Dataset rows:
--------
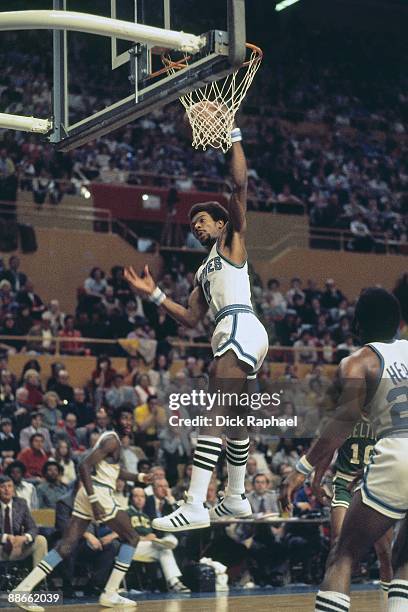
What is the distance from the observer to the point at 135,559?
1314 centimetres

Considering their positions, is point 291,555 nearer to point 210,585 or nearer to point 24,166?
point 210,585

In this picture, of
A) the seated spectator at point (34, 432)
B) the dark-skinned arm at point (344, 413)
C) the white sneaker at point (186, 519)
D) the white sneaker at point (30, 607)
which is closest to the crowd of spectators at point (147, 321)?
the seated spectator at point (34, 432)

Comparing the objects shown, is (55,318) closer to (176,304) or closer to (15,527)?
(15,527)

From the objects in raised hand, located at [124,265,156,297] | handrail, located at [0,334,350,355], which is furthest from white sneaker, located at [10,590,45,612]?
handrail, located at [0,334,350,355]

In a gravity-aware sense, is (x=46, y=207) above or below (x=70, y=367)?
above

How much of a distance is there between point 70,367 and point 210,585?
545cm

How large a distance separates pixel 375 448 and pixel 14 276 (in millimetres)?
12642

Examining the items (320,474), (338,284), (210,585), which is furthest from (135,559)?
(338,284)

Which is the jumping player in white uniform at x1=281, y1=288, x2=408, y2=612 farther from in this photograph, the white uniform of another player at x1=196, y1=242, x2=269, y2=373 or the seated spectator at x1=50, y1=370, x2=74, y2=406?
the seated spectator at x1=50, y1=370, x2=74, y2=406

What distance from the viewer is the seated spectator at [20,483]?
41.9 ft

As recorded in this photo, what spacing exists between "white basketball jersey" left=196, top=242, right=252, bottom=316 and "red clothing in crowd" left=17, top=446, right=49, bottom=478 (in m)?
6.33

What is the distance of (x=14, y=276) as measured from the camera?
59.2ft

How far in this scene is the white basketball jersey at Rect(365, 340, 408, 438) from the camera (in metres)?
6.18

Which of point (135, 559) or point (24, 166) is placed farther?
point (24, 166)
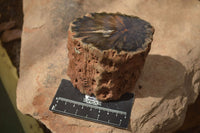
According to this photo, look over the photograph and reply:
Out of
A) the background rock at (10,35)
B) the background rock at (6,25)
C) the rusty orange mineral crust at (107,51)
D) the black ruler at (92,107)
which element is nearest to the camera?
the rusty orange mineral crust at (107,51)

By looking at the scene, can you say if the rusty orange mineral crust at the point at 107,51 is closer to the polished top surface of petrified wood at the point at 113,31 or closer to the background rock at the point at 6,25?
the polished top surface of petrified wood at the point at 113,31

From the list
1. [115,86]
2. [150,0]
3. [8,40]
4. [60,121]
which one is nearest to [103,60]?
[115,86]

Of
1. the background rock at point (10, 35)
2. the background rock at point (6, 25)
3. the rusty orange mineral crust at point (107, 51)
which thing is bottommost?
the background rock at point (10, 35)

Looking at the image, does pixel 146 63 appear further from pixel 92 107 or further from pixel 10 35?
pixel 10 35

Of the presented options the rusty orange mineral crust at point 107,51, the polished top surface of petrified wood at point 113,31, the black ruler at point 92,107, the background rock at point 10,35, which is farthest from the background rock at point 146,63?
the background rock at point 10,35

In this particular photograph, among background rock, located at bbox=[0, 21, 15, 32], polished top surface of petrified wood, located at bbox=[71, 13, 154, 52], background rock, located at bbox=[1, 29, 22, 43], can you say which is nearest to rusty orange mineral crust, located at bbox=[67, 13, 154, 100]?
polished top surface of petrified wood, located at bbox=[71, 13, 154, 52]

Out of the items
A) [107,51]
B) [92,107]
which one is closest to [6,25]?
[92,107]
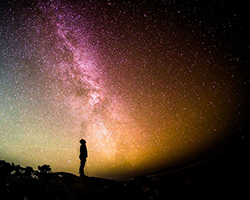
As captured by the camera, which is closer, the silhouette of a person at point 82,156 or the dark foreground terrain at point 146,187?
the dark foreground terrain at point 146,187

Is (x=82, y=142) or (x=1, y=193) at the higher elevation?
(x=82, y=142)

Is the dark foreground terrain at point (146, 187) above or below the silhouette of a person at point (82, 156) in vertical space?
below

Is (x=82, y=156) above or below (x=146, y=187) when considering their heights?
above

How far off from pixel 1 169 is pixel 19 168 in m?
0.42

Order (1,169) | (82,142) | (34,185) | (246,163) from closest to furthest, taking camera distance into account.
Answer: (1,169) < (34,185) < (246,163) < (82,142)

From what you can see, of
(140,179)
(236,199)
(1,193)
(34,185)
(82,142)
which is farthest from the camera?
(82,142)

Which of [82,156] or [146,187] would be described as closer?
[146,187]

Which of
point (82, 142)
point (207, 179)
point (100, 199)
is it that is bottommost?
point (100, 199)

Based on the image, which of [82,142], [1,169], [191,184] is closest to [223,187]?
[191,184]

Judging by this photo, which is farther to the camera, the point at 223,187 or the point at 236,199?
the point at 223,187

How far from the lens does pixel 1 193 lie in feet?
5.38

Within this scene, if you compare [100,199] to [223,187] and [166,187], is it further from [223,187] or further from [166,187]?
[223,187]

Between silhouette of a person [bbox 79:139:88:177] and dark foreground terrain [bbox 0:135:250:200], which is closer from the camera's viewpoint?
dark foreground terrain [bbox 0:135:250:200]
--------
Problem to work on — Rewrite all the rows above, changing each "sneaker" to "shoe" and leaving every other word as it is. Leave out the pictures.

Solution for this problem —
What is the distance from the observer to the point at 135,559?
1314 centimetres

Considering their positions, is point 291,555 nearer to point 210,585 or nearer to point 24,166?
point 210,585

In this picture, of
A) the seated spectator at point (34, 432)
B) the dark-skinned arm at point (344, 413)
C) the white shoe at point (186, 519)
D) the white shoe at point (30, 607)
which is closest to the crowd of spectators at point (147, 321)?
the seated spectator at point (34, 432)

Comparing the objects shown, is (55,318) closer to (176,304) or closer to (15,527)?
(15,527)

From the objects in raised hand, located at [124,265,156,297] | handrail, located at [0,334,350,355], which is furthest from white shoe, located at [10,590,45,612]?
handrail, located at [0,334,350,355]

In a gravity-aware sense, is (x=46, y=207) above or below (x=70, y=367)?
above

How much of a distance is there between point 70,367 and point 210,585?
545cm

How large a distance separates pixel 375 448 and pixel 14 276 (in millimetres)?
12642

Examining the items (320,474), (338,284), (210,585), which is furthest from (135,559)?
(338,284)

Which is the jumping player in white uniform at x1=281, y1=288, x2=408, y2=612 farther from in this photograph, the white uniform of another player at x1=196, y1=242, x2=269, y2=373 or the seated spectator at x1=50, y1=370, x2=74, y2=406?
the seated spectator at x1=50, y1=370, x2=74, y2=406

What distance from the viewer is the seated spectator at [20,483]?
41.9 ft

As recorded in this photo, what spacing exists between "white basketball jersey" left=196, top=242, right=252, bottom=316 and "red clothing in crowd" left=17, top=446, right=49, bottom=478 (in m)?
6.33

What is the distance of (x=14, y=276) as measured from the camera?
59.2ft

How far in this scene is the white basketball jersey at Rect(365, 340, 408, 438) from the camera (in metres)?
6.18

Which of point (135, 559) or point (24, 166) is placed farther?
point (24, 166)
According to this photo, look over the photograph and reply:
Out of
A) the background rock at (10,35)
B) the background rock at (6,25)
C) the rusty orange mineral crust at (107,51)
D) the black ruler at (92,107)
which element is nearest to the camera?
the rusty orange mineral crust at (107,51)

By looking at the scene, can you say if the rusty orange mineral crust at the point at 107,51 is closer to the polished top surface of petrified wood at the point at 113,31 or closer to the background rock at the point at 6,25?
the polished top surface of petrified wood at the point at 113,31

From the list
1. [115,86]
2. [150,0]
3. [8,40]
4. [60,121]
which one is nearest to [103,60]?
[115,86]

Of
1. the background rock at point (10, 35)
2. the background rock at point (6, 25)
3. the rusty orange mineral crust at point (107, 51)
which thing is bottommost?
the background rock at point (10, 35)

Looking at the image, does pixel 146 63 appear further from pixel 92 107 or further from pixel 10 35?
pixel 10 35

Of the presented options the rusty orange mineral crust at point 107,51, the polished top surface of petrified wood at point 113,31, the black ruler at point 92,107, the background rock at point 10,35, which is farthest from the background rock at point 146,63?
the background rock at point 10,35

In this particular photograph, among background rock, located at bbox=[0, 21, 15, 32], polished top surface of petrified wood, located at bbox=[71, 13, 154, 52], background rock, located at bbox=[1, 29, 22, 43], can you say which is nearest to rusty orange mineral crust, located at bbox=[67, 13, 154, 100]?
polished top surface of petrified wood, located at bbox=[71, 13, 154, 52]

Out of the items
A) [107,51]
B) [92,107]
which one is closest to [6,25]?
[92,107]
As captured by the camera, which is closer, the silhouette of a person at point 82,156 or the dark foreground terrain at point 146,187?
the dark foreground terrain at point 146,187

Is (x=82, y=142) or (x=1, y=193) at the higher elevation?
(x=82, y=142)

Is the dark foreground terrain at point (146, 187) above or below the silhouette of a person at point (82, 156) in vertical space?
below

Is (x=82, y=156) above or below (x=146, y=187) when considering their heights?
above

How far off from pixel 1 169 is pixel 19 168 in m?
0.42

Order (1,169) | (82,142) | (34,185) | (246,163) from closest to furthest, taking camera distance into account.
Answer: (1,169) < (34,185) < (246,163) < (82,142)

From what you can see, of
(140,179)
(236,199)
(1,193)
(34,185)
(82,142)
which is farthest from the camera?
(82,142)

Which of [82,156] or [146,187] would be described as closer?
[146,187]

Which of
point (82, 142)
point (207, 179)
point (100, 199)
is it that is bottommost?
point (100, 199)

Based on the image, which of [82,142], [1,169], [191,184] is closest to [223,187]?
[191,184]

Judging by this photo, which is farther to the camera, the point at 223,187 or the point at 236,199?
the point at 223,187

How far from the lens does pixel 1 193 lie in feet?
5.38

Within this scene, if you compare [100,199] to [223,187] and [166,187], is it further from [223,187] or further from [166,187]?
[223,187]

Between silhouette of a person [bbox 79:139:88:177] and dark foreground terrain [bbox 0:135:250:200], which is closer from the camera's viewpoint?
dark foreground terrain [bbox 0:135:250:200]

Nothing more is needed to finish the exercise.